Pencil in More Changes
Fish managers adjust rules in state and Federal waters.
By Jerry McBride
Florida and Federal fish managers have demonstrated once again why anglers should only use erasable pencils to jot down what species are allowable to harvest.
When the season reopens Jan. 1, kayak anglers chasing greater amberjack in Gulf of Mexico waters will need a bigger cooler in both state and federal waters. Florida state managers followed the new federal guidelines, increasing the legal minimum length from 30 to 34 inches. The new rules were enacted so a greater percentage of the overfished species will reach sexual maturity prior to harvest. Total annual allowable catch has also been reduced from 1,780,000 to 1,720,000 pounds. When that limit is reached, the season will close, which occurred Sept. 28 in 2015.
Fish managers hope that by increasing the minimum length for AJs, the recreational harvest season may be extended. The Atlantic minimum length remains at 28 inches. A 1-fish bag limit remains in effect in both the Atlantic and Gulf.
Conversely, on the Atlantic coast, the gray triggerfish minimum length has been reduced from 14 to 12 inches in state waters (out to 3 miles), with a 10-fish bag limit—but only until October 31, 2016, when the stock will be reassessed.
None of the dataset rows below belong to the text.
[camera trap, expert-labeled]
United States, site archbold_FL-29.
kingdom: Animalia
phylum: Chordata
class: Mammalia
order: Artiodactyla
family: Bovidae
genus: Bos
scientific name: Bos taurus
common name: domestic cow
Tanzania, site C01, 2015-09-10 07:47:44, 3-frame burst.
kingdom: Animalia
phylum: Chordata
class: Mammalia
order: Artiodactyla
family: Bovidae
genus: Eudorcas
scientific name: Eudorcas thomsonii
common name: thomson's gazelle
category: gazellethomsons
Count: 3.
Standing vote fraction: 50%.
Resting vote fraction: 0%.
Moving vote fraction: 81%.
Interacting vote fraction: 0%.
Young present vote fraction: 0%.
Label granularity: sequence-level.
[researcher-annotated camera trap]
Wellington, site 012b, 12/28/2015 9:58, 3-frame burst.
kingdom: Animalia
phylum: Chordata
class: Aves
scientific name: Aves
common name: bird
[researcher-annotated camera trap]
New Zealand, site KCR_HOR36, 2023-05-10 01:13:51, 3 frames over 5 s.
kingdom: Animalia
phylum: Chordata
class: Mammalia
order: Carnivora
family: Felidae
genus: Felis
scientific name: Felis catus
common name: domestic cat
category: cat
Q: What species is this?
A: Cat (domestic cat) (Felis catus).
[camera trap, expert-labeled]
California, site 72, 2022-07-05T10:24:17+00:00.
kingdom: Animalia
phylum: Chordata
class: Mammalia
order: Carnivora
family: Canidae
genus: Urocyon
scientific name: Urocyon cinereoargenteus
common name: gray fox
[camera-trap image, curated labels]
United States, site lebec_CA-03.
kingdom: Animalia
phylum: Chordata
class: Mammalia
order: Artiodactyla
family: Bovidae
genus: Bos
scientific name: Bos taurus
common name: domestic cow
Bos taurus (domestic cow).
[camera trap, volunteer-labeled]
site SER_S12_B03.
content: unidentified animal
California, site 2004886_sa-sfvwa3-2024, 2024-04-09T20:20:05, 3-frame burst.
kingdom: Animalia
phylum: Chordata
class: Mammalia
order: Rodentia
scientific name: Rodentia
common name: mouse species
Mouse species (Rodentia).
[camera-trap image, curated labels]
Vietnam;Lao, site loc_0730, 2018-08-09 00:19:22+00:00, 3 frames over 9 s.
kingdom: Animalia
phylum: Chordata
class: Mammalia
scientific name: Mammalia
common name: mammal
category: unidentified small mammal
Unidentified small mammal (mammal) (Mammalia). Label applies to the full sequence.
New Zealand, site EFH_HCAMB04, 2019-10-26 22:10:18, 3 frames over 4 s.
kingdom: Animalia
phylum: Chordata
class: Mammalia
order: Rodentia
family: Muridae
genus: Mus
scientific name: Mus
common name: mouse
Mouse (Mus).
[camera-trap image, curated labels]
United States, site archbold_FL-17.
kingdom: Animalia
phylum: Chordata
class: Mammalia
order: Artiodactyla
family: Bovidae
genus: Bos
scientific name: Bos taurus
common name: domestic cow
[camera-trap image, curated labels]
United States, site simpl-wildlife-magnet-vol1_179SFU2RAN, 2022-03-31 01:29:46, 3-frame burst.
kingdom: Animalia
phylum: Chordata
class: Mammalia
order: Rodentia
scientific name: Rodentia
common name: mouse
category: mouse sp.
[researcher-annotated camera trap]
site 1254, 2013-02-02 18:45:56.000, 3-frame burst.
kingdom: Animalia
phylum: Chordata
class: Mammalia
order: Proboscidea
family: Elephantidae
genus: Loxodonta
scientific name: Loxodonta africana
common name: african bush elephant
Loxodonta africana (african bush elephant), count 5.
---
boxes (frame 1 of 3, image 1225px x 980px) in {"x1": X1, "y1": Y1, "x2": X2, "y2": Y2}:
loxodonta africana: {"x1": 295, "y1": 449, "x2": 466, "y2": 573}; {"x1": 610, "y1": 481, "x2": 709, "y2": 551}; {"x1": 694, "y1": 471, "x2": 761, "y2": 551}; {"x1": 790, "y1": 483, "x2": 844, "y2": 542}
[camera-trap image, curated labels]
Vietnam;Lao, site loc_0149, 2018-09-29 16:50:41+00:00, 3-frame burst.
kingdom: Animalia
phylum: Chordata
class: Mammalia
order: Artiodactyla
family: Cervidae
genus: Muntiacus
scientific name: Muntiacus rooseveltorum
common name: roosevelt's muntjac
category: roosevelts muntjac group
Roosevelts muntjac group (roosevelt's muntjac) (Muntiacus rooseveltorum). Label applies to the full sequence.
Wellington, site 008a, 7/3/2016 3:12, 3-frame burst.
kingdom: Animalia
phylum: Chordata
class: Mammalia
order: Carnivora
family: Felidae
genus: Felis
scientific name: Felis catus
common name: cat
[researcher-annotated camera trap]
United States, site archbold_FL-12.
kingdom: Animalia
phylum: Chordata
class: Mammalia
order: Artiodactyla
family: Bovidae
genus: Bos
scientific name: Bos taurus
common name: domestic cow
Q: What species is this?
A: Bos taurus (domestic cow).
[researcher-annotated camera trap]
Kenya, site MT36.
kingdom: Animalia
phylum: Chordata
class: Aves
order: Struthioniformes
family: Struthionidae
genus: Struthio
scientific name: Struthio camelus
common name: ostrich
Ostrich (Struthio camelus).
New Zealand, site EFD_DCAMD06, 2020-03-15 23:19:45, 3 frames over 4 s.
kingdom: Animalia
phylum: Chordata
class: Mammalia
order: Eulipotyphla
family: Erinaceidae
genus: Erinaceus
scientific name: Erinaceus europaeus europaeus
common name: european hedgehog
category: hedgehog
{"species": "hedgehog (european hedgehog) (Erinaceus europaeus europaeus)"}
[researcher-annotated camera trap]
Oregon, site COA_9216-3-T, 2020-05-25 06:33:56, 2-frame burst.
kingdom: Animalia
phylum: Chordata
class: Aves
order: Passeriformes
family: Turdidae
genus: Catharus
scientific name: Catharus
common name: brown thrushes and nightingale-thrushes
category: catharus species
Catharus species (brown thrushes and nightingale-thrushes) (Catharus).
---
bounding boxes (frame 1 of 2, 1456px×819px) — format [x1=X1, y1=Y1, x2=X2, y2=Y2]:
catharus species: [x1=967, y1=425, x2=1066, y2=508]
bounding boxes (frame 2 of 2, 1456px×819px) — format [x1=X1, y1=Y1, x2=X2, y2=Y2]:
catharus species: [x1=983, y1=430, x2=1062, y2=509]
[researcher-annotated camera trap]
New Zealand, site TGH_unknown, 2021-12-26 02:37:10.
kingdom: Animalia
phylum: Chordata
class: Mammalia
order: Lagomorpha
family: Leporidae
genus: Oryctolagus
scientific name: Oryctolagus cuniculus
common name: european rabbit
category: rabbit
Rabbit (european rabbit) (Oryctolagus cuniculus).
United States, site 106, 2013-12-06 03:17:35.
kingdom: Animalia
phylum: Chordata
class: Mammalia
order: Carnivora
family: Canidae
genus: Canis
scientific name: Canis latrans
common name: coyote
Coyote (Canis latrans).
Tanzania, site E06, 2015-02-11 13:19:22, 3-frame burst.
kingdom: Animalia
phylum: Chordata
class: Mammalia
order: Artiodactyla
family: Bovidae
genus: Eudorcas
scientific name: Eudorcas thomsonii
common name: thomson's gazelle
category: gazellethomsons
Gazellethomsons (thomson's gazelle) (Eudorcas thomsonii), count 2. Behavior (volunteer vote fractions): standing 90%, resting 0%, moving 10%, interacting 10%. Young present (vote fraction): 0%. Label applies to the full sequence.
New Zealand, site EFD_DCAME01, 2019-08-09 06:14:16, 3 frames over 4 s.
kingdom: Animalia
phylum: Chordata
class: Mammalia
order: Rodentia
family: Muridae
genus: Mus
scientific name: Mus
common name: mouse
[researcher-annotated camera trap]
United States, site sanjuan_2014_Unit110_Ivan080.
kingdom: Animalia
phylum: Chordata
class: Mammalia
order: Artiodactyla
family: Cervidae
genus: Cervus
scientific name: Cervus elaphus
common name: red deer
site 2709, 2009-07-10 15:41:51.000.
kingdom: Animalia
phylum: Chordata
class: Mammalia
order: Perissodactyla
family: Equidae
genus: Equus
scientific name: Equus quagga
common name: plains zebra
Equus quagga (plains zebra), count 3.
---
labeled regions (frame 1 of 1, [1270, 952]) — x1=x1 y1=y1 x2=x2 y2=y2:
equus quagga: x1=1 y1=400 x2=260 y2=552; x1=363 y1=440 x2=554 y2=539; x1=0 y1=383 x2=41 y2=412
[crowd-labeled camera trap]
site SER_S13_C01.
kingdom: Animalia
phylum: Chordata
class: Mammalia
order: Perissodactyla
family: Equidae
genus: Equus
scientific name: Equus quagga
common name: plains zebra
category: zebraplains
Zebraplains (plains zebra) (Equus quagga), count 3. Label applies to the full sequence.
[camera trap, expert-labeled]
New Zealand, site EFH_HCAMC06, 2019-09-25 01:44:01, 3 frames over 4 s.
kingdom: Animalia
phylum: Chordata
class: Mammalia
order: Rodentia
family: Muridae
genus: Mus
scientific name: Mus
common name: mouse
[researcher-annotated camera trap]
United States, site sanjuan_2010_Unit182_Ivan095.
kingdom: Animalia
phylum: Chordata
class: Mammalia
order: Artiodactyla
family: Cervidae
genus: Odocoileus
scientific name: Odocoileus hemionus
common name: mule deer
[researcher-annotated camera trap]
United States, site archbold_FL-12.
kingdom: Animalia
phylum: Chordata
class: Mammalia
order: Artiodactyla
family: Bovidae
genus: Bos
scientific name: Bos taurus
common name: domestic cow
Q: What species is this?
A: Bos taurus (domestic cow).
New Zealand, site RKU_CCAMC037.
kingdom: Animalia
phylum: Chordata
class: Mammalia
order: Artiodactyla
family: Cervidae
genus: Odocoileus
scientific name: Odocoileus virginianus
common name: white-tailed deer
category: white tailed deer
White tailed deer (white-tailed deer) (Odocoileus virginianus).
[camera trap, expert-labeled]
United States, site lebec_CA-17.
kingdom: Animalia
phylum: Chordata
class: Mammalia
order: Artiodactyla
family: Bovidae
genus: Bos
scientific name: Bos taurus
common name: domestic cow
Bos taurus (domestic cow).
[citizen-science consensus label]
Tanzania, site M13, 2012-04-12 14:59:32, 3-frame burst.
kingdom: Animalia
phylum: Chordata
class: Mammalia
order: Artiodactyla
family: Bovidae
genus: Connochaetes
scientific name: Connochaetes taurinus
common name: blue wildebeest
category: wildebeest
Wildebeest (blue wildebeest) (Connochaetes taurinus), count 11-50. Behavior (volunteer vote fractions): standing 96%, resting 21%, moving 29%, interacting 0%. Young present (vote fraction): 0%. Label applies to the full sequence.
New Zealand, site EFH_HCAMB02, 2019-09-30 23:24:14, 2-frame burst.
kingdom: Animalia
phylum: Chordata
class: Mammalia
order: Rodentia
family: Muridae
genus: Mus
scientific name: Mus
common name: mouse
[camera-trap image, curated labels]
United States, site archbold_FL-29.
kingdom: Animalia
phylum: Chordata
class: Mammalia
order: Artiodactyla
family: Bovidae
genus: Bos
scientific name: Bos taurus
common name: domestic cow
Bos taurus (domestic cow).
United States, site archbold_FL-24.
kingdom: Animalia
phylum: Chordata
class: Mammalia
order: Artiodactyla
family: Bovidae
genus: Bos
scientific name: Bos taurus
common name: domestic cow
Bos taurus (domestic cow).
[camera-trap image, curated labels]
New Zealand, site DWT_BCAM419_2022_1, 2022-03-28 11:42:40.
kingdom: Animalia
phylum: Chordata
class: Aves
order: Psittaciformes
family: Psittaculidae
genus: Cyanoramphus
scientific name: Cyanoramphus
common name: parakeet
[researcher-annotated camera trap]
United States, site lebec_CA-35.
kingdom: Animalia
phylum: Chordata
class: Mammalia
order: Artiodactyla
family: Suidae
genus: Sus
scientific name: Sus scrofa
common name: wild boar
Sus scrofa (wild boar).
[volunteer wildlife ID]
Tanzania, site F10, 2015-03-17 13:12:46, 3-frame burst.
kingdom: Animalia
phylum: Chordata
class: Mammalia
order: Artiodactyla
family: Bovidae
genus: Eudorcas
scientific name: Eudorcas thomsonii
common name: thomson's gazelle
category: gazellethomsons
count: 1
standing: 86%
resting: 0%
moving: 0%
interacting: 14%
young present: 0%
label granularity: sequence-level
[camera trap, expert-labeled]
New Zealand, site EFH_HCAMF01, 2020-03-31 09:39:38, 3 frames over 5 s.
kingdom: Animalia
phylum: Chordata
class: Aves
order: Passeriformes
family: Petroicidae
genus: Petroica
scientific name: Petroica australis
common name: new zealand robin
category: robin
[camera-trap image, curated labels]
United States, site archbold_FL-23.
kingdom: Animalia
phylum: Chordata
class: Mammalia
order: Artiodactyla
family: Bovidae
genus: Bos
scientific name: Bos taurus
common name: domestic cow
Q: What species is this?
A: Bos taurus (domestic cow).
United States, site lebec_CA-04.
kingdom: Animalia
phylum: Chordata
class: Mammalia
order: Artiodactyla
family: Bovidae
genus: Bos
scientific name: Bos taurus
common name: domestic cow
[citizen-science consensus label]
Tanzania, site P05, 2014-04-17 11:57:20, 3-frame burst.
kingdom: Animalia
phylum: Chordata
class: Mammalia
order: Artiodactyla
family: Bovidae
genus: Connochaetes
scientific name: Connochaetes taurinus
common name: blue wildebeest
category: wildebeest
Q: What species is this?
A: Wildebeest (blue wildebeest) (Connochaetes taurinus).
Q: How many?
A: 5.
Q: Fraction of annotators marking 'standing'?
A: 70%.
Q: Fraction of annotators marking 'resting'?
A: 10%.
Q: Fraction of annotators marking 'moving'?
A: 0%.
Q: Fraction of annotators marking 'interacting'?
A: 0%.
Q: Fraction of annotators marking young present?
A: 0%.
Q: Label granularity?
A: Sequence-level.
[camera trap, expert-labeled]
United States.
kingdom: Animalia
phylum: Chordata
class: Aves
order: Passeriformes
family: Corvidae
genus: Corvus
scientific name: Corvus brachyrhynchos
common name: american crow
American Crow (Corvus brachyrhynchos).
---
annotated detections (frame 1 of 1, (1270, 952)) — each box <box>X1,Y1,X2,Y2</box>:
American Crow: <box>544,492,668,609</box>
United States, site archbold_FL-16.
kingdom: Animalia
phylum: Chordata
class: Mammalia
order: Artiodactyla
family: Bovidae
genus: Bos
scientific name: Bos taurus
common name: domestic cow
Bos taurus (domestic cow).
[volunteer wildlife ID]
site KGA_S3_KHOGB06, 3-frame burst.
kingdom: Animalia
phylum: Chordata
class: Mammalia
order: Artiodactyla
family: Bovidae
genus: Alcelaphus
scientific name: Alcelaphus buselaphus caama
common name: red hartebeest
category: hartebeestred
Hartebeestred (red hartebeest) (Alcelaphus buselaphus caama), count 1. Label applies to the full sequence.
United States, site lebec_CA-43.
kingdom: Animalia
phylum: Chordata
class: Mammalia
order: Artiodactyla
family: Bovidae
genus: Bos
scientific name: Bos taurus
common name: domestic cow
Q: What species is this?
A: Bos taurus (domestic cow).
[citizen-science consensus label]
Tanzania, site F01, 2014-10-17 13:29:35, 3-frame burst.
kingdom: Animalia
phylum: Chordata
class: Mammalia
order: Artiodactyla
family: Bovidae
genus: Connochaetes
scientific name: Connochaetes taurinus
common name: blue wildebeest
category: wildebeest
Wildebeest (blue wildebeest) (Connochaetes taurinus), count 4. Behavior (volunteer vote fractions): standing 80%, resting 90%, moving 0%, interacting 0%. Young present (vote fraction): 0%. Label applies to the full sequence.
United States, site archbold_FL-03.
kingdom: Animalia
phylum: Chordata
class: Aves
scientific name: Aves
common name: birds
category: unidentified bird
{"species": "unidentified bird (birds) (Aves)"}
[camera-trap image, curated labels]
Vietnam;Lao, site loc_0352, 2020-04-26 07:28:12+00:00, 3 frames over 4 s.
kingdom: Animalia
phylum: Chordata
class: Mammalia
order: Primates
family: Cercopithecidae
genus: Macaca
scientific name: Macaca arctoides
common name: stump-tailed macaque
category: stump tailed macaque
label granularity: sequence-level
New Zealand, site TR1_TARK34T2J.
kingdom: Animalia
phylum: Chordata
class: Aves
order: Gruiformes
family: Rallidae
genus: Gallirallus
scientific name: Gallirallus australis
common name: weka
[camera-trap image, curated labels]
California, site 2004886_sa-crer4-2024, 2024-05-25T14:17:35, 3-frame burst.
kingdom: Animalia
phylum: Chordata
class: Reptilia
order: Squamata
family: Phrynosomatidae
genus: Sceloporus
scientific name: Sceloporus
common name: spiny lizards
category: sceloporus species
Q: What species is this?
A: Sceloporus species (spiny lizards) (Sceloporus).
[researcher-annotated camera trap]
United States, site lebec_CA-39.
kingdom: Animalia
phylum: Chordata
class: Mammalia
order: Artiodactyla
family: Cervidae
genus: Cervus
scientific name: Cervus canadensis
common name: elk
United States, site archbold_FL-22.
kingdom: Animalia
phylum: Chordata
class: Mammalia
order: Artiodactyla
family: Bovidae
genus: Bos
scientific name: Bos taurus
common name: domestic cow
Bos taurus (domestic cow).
Like I said, write it down in pencil.
Kayakers need to keep in mind that Florida's snook harvest season closed in Gulf of Mexico waters Dec. 1, and will reopen March 1, 2016. Atlantic snook season closedDec. 15, and will reopen Feb. 1.
Finally, should the Secretary of Commerce approve, Amendment 28 will reallocate 352,000 pounds of Gulf of Mexico red snapper from commercial to recreational use in 2016. Kayakers would especially welcome the additional fish, as the northern Gulf is one of the few areas where the prized offshore catch is accessible to the plastic navy.